TUGAS YANG DIMINTA
Tentukan apakah setiap pernyataan berikut sesuai dengan artikel tentang reuni Oasis, lalu jawab ya atau tidak beserta kutipan persis dari artikel yang menjadi penentunya.
1. Konser reuni Oasis digelar di Manchester.
2. Tiket konser reuni habis terjual dalam hitungan hari.
3. Kabar tentang konser reuni tidak pernah dibantah oleh pihak mana pun.

KUTIPAN DOKUMEN
# # #

Momen Bersejarah Oasis Kembali Bersatu Gelar Konser Besar Setelah 16 Tahun Pisah Jalan
Oasis akhirnya bersatu kembali setelah 16 tahun vakum. Konser reuni bersejarah ini digelar di Manchester dan disambut antusias penggemar di seluruh dunia.

Setelah penantian yang rasanya tak berkesudahan, para penggemar band legendaris asal Inggris, Oasis, akhirnya bisa merayakan momen langka yang tak pernah dibayangkan akan benar-benar terjadi: Liam Gallagher dan Noel Gallagher berdamai dan berdiri di panggung yang sama. Tepat pada Sabtu, 5 Juli 2025, Oasis tampil di Manchester—kota kelahiran mereka—membayar rindu para penggemar yang sudah 16 tahun menanti reuni dua bersaudara yang kerap bertikai itu.
Konser reuni ini menjadi pembicaraan hangat sejak pertama kali rumor kemunculannya merebak di awal tahun. Meski sempat dibantah oleh salah satu pihak, nyatanya kabar tersebut bukan sekadar rumor belaka. Dengan cepat, penjualan tiket langsung habis hanya dalam hitungan menit. Ribuan orang rela antre virtual demi mendapat kesempatan menyaksikan band Britpop yang sempat merajai tangga lagu di era 90-an ini.

# # #

Baris dari suatu koleksi
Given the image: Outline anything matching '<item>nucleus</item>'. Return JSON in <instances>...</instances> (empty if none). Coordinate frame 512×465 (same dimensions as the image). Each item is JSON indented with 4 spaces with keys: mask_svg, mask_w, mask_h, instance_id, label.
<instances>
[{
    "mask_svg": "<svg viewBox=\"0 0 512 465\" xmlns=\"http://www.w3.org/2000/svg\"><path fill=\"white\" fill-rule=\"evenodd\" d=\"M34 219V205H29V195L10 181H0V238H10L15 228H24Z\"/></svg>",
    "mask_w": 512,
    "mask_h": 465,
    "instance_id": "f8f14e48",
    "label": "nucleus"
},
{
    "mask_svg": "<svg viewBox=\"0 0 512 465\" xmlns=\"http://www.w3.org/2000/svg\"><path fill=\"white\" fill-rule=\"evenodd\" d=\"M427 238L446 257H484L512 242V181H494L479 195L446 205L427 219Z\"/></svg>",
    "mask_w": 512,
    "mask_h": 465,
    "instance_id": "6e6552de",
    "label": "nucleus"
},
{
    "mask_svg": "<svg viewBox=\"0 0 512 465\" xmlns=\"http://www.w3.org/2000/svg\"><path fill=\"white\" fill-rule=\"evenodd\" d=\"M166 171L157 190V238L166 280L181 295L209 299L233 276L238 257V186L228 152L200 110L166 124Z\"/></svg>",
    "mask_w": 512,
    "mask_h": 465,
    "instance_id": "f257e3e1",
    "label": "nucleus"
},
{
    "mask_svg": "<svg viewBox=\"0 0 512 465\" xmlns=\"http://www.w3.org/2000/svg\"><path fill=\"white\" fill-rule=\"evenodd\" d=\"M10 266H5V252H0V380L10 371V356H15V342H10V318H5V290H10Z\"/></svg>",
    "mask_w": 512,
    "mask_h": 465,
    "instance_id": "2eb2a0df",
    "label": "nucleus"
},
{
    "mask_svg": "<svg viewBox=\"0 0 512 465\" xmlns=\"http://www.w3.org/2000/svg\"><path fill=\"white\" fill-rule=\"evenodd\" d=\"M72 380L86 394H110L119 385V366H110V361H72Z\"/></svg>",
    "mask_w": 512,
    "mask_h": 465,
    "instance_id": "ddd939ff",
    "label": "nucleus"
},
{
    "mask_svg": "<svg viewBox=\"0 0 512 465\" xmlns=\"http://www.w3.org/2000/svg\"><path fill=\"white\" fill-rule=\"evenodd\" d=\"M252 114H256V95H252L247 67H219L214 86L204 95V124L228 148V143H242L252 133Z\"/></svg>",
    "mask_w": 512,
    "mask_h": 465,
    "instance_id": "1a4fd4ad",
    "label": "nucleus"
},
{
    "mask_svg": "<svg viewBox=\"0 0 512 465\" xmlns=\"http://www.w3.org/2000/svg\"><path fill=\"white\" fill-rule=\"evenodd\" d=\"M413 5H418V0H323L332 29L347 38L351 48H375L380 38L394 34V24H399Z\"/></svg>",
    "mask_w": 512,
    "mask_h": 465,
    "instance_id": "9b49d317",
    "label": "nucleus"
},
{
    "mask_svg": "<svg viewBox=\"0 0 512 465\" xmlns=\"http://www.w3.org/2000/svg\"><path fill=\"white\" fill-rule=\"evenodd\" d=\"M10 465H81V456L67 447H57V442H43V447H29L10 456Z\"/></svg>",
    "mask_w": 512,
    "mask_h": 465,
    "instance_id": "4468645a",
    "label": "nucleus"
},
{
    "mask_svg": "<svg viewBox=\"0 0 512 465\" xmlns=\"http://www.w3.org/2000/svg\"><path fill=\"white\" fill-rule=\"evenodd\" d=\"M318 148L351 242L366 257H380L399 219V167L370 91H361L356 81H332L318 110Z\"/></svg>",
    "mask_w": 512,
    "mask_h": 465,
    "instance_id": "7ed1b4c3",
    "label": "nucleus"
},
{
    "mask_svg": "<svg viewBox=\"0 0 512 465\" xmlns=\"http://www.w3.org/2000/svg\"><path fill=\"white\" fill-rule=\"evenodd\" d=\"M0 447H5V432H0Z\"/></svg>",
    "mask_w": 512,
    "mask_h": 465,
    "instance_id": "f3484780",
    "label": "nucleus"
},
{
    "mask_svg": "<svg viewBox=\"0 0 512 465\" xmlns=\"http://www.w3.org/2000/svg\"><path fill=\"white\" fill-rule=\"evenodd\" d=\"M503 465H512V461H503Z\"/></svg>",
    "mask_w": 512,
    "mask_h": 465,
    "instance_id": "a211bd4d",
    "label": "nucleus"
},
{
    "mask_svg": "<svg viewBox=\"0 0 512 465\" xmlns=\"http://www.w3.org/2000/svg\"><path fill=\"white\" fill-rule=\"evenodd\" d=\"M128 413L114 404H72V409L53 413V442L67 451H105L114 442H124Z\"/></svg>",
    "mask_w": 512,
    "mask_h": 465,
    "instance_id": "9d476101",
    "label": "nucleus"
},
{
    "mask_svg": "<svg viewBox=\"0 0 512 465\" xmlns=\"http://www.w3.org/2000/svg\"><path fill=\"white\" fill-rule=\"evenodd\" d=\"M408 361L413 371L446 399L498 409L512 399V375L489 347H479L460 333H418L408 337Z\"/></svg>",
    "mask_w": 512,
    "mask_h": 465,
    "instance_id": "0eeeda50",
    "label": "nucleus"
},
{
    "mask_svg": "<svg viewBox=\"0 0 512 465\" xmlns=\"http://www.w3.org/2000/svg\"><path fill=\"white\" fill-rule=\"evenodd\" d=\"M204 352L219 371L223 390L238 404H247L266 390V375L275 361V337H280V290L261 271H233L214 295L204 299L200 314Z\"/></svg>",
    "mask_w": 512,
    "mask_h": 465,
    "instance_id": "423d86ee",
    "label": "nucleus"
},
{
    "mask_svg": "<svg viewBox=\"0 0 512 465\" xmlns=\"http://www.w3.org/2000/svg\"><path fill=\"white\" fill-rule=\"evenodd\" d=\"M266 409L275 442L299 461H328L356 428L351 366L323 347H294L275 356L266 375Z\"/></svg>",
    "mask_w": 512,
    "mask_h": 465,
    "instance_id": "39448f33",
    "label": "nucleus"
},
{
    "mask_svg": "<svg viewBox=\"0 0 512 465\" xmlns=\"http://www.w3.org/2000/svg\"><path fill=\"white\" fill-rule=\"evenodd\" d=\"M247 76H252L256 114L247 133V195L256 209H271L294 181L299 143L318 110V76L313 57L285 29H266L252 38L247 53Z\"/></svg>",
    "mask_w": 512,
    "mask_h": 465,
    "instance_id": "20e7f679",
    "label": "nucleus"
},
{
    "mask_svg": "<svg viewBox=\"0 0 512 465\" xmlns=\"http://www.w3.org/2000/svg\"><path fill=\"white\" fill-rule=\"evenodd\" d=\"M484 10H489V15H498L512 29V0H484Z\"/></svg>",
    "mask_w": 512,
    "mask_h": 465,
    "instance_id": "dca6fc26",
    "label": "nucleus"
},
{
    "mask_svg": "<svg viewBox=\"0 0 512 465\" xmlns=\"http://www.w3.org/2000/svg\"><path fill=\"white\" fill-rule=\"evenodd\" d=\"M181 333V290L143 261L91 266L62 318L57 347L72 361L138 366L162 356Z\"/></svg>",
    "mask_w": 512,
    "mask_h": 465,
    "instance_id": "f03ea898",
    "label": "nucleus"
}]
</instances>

# # #

PENYELESAIAN TUGAS
1. Ya: "Konser reuni bersejarah ini digelar di Manchester"
2. Tidak: "penjualan tiket langsung habis hanya dalam hitungan menit"
3. Tidak: "Meski sempat dibantah oleh salah satu pihak"